Friday, September 01, 2006

The Ultimate Da Vinci Code Absurdity?

According to Avdat blog this Curriculum describes the Da Vinci Code as a modern Gnostic Gospel.

Yes, I'm still holding onto the possibility that it may be a joke. Please let it be a joke.

3 comments:

Anonymous said...

No matter what Gnostic references are included, Dan Brown did not write the Da Vinci Code because he wanted to share his personal gnosis. If he did, then maybe it could be considered a modern gospel. It is just a work of fiction with Gnostic influences, however. That's like calling a book of fiction that has a character cook a meal as a cookbook.

Yechidah.

sparkwidget said...

The blurb included on the curriculum does seem to paint the DVC as a Gnostic Gospel after a fashion. After all, it tells us how "Sofie" finds the "divine" inside of her. Where this departs from a Gnostic story however is that this divinity only applies to Sophie, and cannot therefore be a Gnostic Gospel.

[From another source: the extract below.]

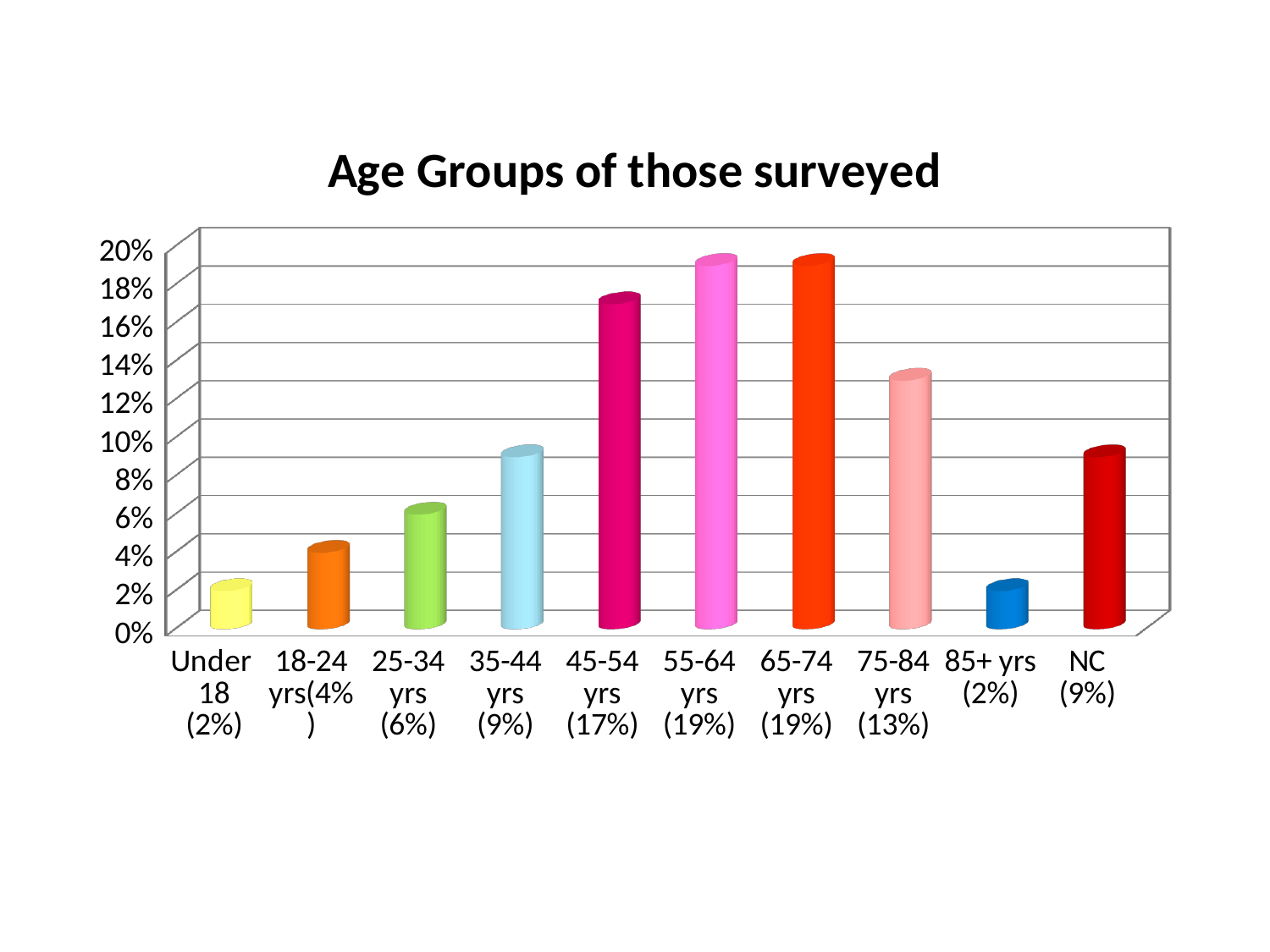
How many age group categories are plotted in the chart? 10 What is the lowest percentage shown for any age group in the chart? 2% Which age group has the larger percentage, 75-84 yrs or 35-44 yrs? 75-84 yrs What is the title of the chart? Age Groups of those surveyed What percentage of those surveyed were in the 18-24 yrs age group? 4% What percentage of those surveyed were in the 75-84 yrs age group? 13% What percentage of those surveyed were in the 45-54 yrs age group? 17% What kind of chart is shown on the slide? Bar chart Is the value for the 65-74 yrs age group greater or less than 10%? greater What percentage of those surveyed were in the 35-44 yrs age group? 9% What is the difference between the percentages for the 45-54 yrs and 25-34 yrs age groups? 11% What is the highest percentage shown for any age group in the chart? 19%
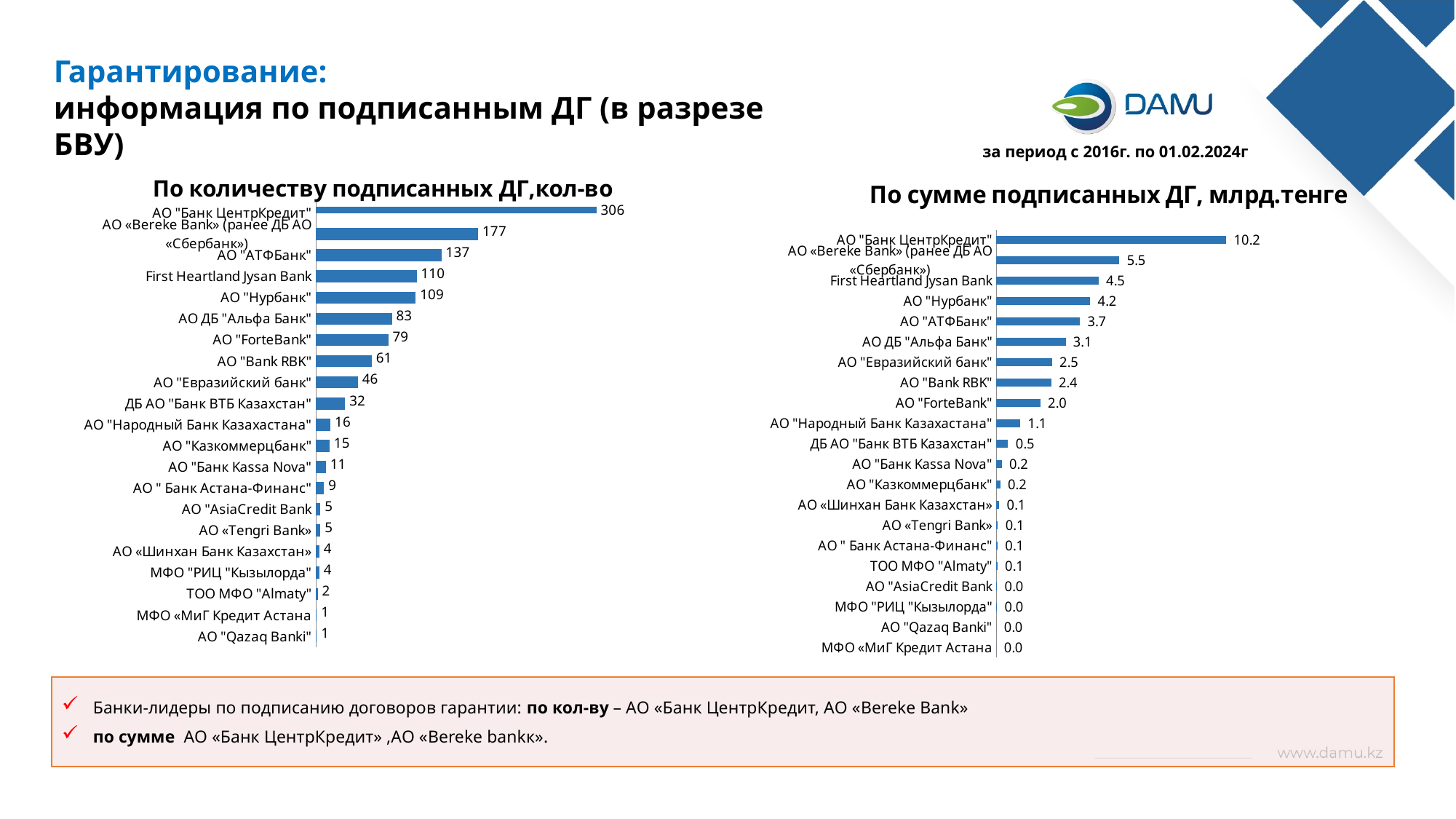
In the chart "По сумме подписанных ДГ, млрд.тенге", what is the value for АО "Евразийский банк"? 2.5 In the chart "По количеству подписанных ДГ,кол-во", what is the value for АО "Банк ЦентрКредит"? 306 In the chart "По сумме подписанных ДГ, млрд.тенге", what is the difference between АО "Нурбанк" and АО "АТФБанк"? 0.5 In the chart "По количеству подписанных ДГ,кол-во", what is the difference between АО "Банк ЦентрКредит" and АО «Bereke Bank» (ранее ДБ АО «Сбербанк»)? 129 In the chart "По сумме подписанных ДГ, млрд.тенге", which bank has the highest value? АО "Банк ЦентрКредит" In the chart "По сумме подписанных ДГ, млрд.тенге", what is the value for First Heartland Jysan Bank? 4.5 In the chart "По количеству подписанных ДГ,кол-во", which is larger: АО ДБ "Альфа Банк" or АО "ForteBank"? АО ДБ "Альфа Банк" How many categories are shown in the chart "По количеству подписанных ДГ,кол-во"? 21 In the chart "По количеству подписанных ДГ,кол-во", what is the value for АО "Нурбанк"? 109 In the chart "По сумме подписанных ДГ, млрд.тенге", which is larger: АО "Bank RBK" or АО "ForteBank"? АО "Bank RBK" What is the title of the chart on the right side of the slide? По сумме подписанных ДГ, млрд.тенге What kind of chart is "По сумме подписанных ДГ, млрд.тенге"? bar chart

I have similar gripes with peoples' ID of Simon Magus as a Gnostic. Every account of SM that we have characterizes him as having considered there to be indwelling divinity in just two people: himself and his girlfriend, Helene. Though his cosmological teachings might seem Gnostic (inclusion of the feminine, etc) they cannot be viewed as truly Gnostic in light of his truly elitist pneumatology. The DVC, espousing a similar "some folks only" immanent pneumatology, fails to meet the same criteria that Simon Magus fails to meet.

Nevertheless, plenty modern Gnostic church litanies praise Simon Magus, just as many so-called Gnostics cling to the DVC. If I were boss... :)

Fr. Troy Pierce said...

We don't actually know much about Simon. Efforts to discredit him were very early. And, from what we can see through the filter of hereseological reports, there are elements of a Gnostic character to his teachings.

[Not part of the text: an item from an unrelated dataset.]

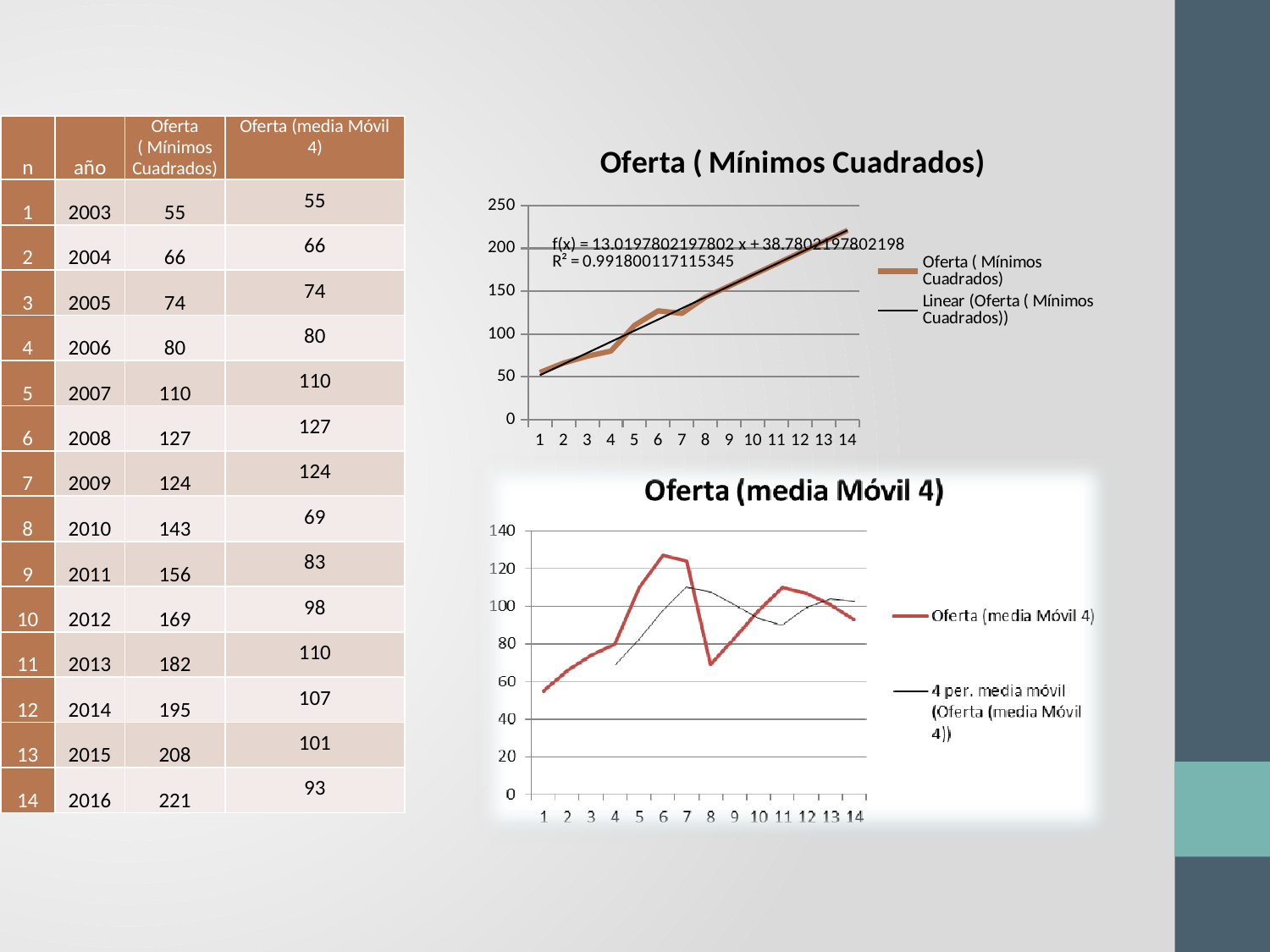
In the "Oferta (media Móvil 4)" chart, which is larger for the Oferta (media Móvil 4) series: the value at point 11 or at point 14? point 11 In the "Oferta ( Mínimos Cuadrados)" chart, is the value at point 14 greater or less than 200? greater How many series does the legend of the "Oferta (media Móvil 4)" chart list? 2 In the "Oferta (media Móvil 4)" chart, at which point is the Oferta (media Móvil 4) series lowest? 1 In the "Oferta (media Móvil 4)" chart, at which point does the Oferta (media Móvil 4) series reach its highest value? 6 In the "Oferta (media Móvil 4)" chart, is the value of the Oferta (media Móvil 4) series at point 8 greater or less than 80? less What kind of chart is the "Oferta ( Mínimos Cuadrados)" chart? line chart What kind of chart is the "Oferta (media Móvil 4)" chart? line chart How many points are plotted along the x axis of the "Oferta ( Mínimos Cuadrados)" chart? 14 What R² value is shown on the "Oferta ( Mínimos Cuadrados)" chart? 0.991800117115345 How many series does the legend of the "Oferta ( Mínimos Cuadrados)" chart list? 2 In the "Oferta ( Mínimos Cuadrados)" chart, do the values rise or fall from point 1 to point 14? rise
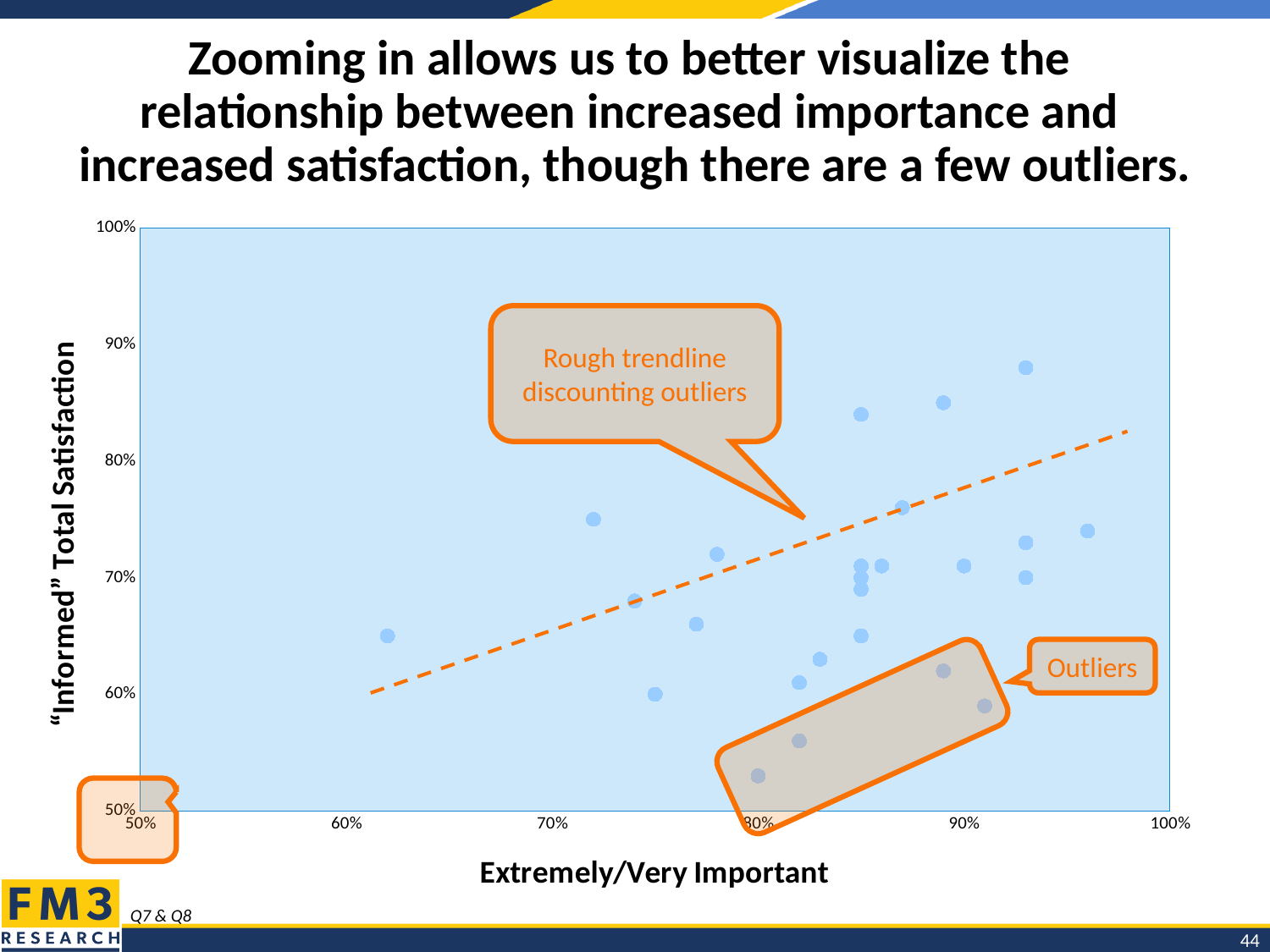
What kind of chart is shown on the slide? Scatter chart What label is attached to the box enclosing the points in the lower right of the chart? Outliers How many points are enclosed in the Outliers box? 4 Is the satisfaction value of the lowest plotted point greater or less than 60%? less According to the dashed trendline, does "Informed" Total Satisfaction rise or fall as Extremely/Very Important increases? Rise Is the importance value of the leftmost plotted point greater or less than 60%? greater What does the large callout pointing at the dashed line say? Rough trendline discounting outliers Is the satisfaction value of the highest plotted point greater or less than 80%? greater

While there is not much to go on, he does seem to have been an important figure that needed to be discredited and turned into a cartoon-like figure. That's enough to make him interesting, and make us wonder why. The other hints point us in a direction that may be Gnostic, or may be self-aggrandizing as the hereseological report has it. But, I find it hard to take the hereseological claim very seriously. It follows a common pattern to discredit Gnosis as elitist. We simply don't know, but there are some intriguing hints.